There is a dataset on country’s CO2 emissions, again from the World Bank (2023), in “data/wdi_co2.csv”. Load the dataset into R and add a new variable with its information, wdi_co2, to our qog_plus data frame. Finally, compute the average values of CO2 emissions per capita, by country. Tip: this exercise requires you to do many steps—plan ahead before you start coding! Your code:

Code 
# setup: these steps were executed before the exercise
library(tidyverse)
qog <- read_csv("data/sample_qog_bas_ts_jan23.csv")
gdp <- readxl::read_excel("data/wdi_gdp_ppp.xlsx")

gdp_long <- gdp |> 
  pivot_longer(cols = -c(country_name, country_code),
               names_to = "year",
               values_to = "wdi_gdp_ppp", 
               names_transform = as.integer)

qog_plus <- left_join(qog,
                      gdp_long,
                      by = c("ccodealp" = "country_code",
                             "year"))
  1. Load data (notice the .csv format):
emissions <- read_csv("data/wdi_co2.csv")
Rows: 266 Columns: 35
── Column specification ────────────────────────────────────────────────────────
Delimiter: ","
chr  (2): country_name, country_code
dbl (31): 1990, 1991, 1992, 1993, 1994, 1995, 1996, 1997, 1998, 1999, 2000, ...
lgl  (2): 2021, 2022

ℹ Use `spec()` to retrieve the full column specification for this data.
ℹ Specify the column types or set `show_col_types = FALSE` to quiet this message.
  1. Pivot data to long, creating the “wdi_co2” variable:
emissions_long <- emissions |> 
  pivot_longer(cols = -c(country_name, country_code),
               names_to = "year",
               values_to = "wdi_co2",  
               names_transform = as.integer)
  1. Merge-in information to our existing qog_plus data frame:
qog_plus2 <- left_join(qog_plus,
                       emissions_long,
                       by = c("ccodealp" = "country_code",
                              "year"))

  1. Create column for emissions per capita (here we do per 1,000 people).

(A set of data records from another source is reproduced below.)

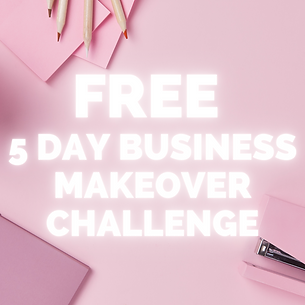 5 DAY BUSINESS MAKEOVER CHALLENGE (2).pn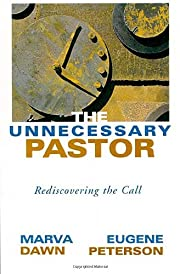 The Unnecessary Pastor: Rediscovering the…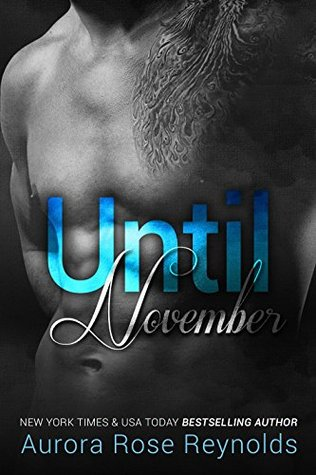 Until November (Until, #1) by Aurora Rose Reynolds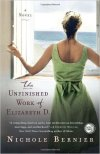 The Unfinished Work of Elizabeth D_A Novel by Nichole Bernier
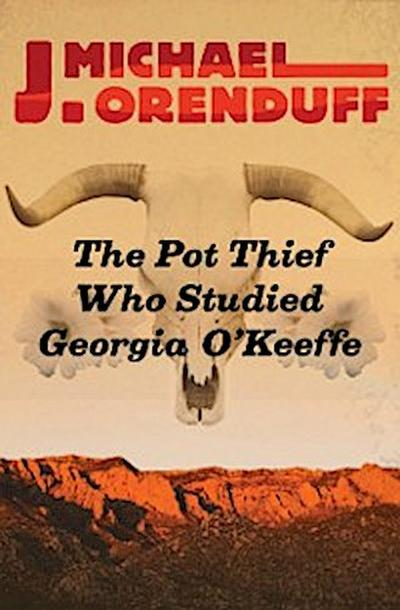 Pot Thief Who Studied Georgia O'Keeffe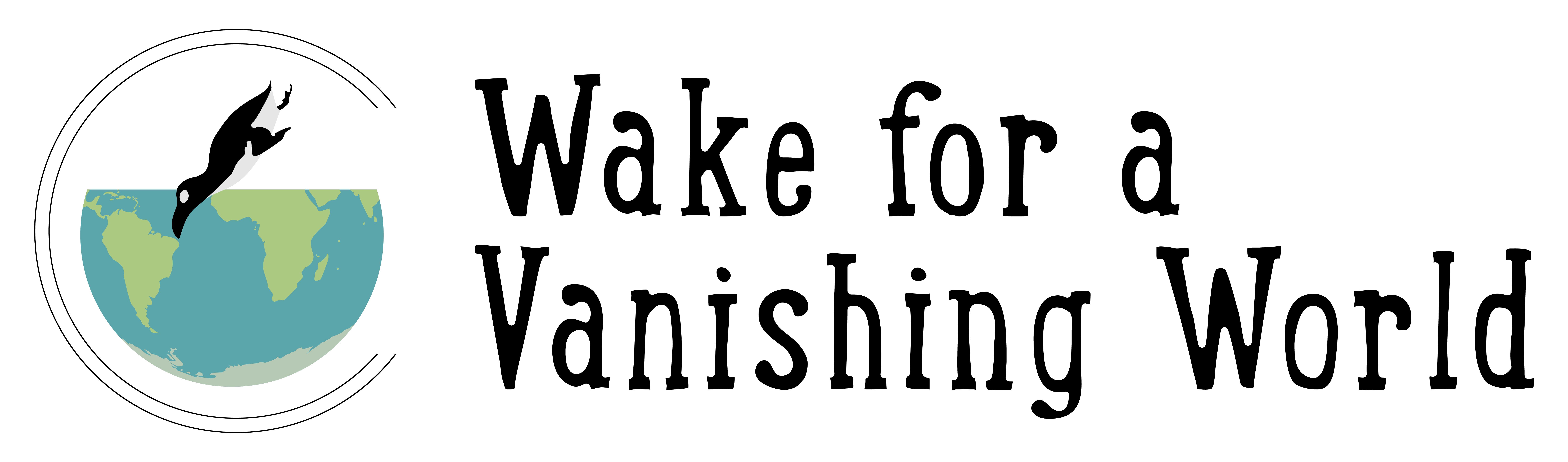 Wake for a vanishing world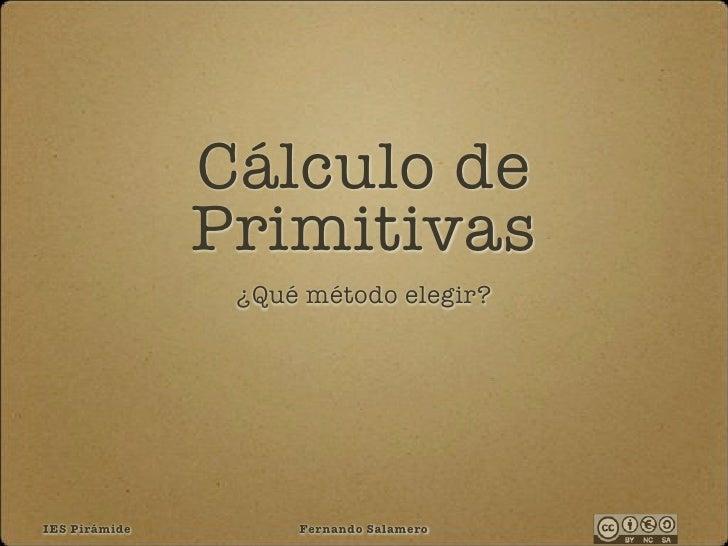 Cálculo de                Primitivas                 ¿Qué método elegir?     IES Pirámide        Fernando Salamero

  2. Summarize information to get mean values at the country level (remember that na.rm = T is always a conscious decision):

qog_plus2 |> 
  mutate(emissions_pc = 1000 * wdi_co2 / wdi_pop) |> 
  summarize(emissions_pc_country = mean(emissions_pc, na.rm = T),
            .by = cname)
# A tibble: 35 × 2
   cname               emissions_pc_country
   <chr>                              <dbl>
 1 Antigua and Barbuda                 4.60
 2 Argentina                           3.71
 3 Bahamas (the)                       6.17
 4 Barbados                            4.53
 5 Bolivia                             1.36
 6 Brazil                              1.84
 7 Belize                              1.74
 8 Canada                             15.8 
 9 Chile                               3.64
10 Colombia                            1.54
# ℹ 25 more rows

Exercise

Draw a scatterplot with time in the x-axis and democracy scores in the y-axis. Your code:

ggplot(qog_plus2) + aes(year, vdem_polyarchy) + geom_point()
Warning: Removed 248 rows containing missing values or values outside the scale range
(`geom_point()`).

Exercise

Using your merged dataset from the previous section, plot the trajectories of C02 per capita emissions for the US and Haiti. Use adequate scales.

ggplot(qog_plus2 |> filter(cname %in% c("Haiti", "United States")), 
       aes(x = year, y = 1000 * wdi_co2 / wdi_pop)) +
  geom_line() +
  facet_wrap(~cname, scales = "free_y") +
  labs(x = "Year", y = "CO2 Emissions Per Capita",
       title = "CO2 Emissions Per Capita in Haiti and the United States",
       caption = "Source: World Development Indicators (World Bank, 2023) in QOG dataset.")

5. Functions

Exercise When graphed, vertical lines cannot touch functions at more than one point. Why? Which of the following represent functions?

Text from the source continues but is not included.